Write each line exactly as it stands, from the line containing "as shown here?" through the end of the data.

(Records contained in a dataset)
^^^^^^^^^^^^^^^^

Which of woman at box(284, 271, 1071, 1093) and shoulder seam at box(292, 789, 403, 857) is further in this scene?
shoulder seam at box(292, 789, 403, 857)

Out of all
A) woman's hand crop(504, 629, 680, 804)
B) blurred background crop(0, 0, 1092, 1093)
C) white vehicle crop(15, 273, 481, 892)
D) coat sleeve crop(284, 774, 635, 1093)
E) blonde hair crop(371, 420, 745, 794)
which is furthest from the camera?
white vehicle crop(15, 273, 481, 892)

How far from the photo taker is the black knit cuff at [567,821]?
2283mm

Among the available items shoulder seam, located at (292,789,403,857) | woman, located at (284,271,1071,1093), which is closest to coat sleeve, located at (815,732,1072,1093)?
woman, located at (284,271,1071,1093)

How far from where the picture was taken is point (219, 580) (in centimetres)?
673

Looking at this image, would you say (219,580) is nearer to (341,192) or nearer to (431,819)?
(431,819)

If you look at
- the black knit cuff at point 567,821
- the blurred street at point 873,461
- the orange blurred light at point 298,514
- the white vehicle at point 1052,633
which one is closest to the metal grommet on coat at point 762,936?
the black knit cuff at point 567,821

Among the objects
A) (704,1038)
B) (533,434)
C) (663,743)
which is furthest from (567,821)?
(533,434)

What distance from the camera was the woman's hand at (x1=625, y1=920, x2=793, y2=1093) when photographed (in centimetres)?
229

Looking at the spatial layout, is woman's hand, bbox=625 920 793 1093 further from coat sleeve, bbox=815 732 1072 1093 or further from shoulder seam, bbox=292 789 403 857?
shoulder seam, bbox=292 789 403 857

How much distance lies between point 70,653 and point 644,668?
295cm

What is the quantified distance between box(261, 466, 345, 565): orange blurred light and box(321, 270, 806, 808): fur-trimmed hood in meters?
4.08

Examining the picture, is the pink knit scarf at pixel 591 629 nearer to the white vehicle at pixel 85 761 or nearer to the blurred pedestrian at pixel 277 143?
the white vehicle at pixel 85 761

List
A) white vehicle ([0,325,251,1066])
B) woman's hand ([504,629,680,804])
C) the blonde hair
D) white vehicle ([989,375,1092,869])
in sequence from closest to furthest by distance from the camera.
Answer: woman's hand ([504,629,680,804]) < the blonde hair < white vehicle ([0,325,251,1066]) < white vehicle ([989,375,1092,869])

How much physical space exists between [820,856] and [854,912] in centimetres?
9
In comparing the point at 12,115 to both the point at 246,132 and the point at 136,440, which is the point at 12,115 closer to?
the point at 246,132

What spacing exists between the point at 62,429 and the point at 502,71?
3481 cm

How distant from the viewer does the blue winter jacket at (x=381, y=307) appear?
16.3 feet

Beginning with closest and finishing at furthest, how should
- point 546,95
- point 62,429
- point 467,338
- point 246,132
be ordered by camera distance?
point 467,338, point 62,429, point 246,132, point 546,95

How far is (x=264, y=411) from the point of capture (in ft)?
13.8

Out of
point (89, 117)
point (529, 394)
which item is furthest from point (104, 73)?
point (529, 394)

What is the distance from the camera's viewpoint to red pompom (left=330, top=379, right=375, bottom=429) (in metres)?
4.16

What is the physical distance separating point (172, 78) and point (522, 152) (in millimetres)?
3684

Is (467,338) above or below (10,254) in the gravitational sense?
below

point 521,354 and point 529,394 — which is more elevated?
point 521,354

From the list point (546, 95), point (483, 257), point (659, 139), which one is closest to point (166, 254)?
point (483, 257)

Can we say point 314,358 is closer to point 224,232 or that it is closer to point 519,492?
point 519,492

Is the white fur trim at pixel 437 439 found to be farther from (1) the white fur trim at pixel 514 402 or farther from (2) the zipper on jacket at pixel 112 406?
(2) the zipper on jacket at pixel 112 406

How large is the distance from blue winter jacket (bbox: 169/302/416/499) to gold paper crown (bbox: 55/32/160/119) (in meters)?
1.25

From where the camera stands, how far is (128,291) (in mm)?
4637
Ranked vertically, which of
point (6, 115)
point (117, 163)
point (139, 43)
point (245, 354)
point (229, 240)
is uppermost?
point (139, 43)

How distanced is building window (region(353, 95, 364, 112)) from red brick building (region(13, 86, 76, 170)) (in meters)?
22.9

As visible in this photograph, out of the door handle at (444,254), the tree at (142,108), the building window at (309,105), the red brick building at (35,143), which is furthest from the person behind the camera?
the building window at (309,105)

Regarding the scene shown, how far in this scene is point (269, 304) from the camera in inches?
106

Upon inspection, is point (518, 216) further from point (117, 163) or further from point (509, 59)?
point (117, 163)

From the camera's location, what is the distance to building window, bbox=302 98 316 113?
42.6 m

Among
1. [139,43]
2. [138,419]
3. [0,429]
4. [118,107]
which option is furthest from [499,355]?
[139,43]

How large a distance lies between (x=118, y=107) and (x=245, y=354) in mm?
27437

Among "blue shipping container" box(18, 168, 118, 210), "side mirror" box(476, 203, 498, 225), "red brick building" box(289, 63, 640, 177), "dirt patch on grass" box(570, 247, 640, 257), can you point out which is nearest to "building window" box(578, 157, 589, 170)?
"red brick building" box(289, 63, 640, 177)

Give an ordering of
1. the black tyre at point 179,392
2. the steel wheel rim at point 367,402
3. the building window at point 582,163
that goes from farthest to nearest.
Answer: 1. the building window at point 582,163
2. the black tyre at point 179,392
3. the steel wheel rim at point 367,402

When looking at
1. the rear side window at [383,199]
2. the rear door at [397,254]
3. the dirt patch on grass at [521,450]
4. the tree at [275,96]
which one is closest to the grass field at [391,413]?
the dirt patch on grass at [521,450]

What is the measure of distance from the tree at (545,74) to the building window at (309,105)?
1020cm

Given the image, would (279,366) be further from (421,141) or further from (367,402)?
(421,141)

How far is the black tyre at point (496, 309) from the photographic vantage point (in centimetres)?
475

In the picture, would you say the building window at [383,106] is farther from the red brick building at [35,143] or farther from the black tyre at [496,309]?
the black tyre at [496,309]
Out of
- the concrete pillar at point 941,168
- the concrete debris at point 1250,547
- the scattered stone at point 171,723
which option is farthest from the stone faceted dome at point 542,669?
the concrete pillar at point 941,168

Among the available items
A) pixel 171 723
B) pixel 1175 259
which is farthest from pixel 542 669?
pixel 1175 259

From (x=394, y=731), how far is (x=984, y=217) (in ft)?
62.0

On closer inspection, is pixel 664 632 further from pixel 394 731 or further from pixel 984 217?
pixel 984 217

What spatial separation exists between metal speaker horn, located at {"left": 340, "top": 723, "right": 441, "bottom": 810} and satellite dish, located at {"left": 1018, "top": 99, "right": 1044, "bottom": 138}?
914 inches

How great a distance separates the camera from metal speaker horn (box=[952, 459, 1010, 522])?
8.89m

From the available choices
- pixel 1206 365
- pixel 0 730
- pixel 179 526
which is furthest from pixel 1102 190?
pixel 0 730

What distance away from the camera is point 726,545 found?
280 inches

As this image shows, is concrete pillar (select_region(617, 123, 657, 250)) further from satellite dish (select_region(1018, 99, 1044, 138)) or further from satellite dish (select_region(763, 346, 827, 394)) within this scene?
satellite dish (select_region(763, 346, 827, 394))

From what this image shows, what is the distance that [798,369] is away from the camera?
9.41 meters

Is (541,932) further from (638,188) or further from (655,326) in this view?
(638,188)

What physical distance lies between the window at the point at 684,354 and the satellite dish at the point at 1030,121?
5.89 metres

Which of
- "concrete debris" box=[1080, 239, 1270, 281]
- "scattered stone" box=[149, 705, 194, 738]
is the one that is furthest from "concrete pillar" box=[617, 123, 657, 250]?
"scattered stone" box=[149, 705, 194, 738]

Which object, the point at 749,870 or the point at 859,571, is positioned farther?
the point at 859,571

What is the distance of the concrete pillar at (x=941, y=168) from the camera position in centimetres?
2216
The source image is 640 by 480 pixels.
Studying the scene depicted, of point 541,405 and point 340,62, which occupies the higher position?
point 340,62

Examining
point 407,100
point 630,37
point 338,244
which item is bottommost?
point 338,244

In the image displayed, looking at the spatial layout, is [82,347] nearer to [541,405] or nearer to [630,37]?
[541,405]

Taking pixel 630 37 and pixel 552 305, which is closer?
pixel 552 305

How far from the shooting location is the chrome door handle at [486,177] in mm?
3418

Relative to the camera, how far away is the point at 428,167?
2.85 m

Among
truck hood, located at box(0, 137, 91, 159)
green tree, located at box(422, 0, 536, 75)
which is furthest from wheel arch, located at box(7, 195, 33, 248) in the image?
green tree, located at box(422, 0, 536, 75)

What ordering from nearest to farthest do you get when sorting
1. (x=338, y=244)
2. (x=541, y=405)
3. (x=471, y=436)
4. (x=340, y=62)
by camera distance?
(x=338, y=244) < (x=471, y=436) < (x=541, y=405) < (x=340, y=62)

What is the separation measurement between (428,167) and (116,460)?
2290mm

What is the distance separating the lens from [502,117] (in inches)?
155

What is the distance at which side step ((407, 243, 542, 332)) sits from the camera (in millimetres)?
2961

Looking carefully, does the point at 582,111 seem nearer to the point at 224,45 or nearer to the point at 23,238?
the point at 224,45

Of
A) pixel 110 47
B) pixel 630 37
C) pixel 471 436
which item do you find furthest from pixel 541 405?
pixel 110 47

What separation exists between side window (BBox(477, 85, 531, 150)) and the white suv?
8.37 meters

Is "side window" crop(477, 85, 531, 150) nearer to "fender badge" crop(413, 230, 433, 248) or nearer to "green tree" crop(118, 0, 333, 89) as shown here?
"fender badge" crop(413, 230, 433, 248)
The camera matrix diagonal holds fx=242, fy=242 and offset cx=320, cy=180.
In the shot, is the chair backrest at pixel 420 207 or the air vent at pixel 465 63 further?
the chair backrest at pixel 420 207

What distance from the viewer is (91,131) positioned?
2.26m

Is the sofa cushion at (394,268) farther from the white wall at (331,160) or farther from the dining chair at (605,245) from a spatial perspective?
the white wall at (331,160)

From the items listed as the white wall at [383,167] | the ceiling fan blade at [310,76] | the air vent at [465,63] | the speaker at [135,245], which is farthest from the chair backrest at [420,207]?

^^^^^^^^^^^^^^^^

* WRITTEN RESPONSE *
Is "side window" crop(477, 85, 531, 150) nearer to "fender badge" crop(413, 230, 433, 248) or nearer to "green tree" crop(118, 0, 333, 89) as shown here?
"fender badge" crop(413, 230, 433, 248)
The camera matrix diagonal holds fx=242, fy=242 and offset cx=320, cy=180.
In the shot, is the chair backrest at pixel 420 207 or the air vent at pixel 465 63 further?
the chair backrest at pixel 420 207

What distance from the viewer is (91,131) positioned?
2.26m

Is the sofa cushion at (394,268) farther from the white wall at (331,160) or farther from the dining chair at (605,245) from a spatial perspective?
the white wall at (331,160)

From the items listed as the white wall at [383,167] | the ceiling fan blade at [310,76] | the air vent at [465,63] | the speaker at [135,245], which is farthest from the chair backrest at [420,207]?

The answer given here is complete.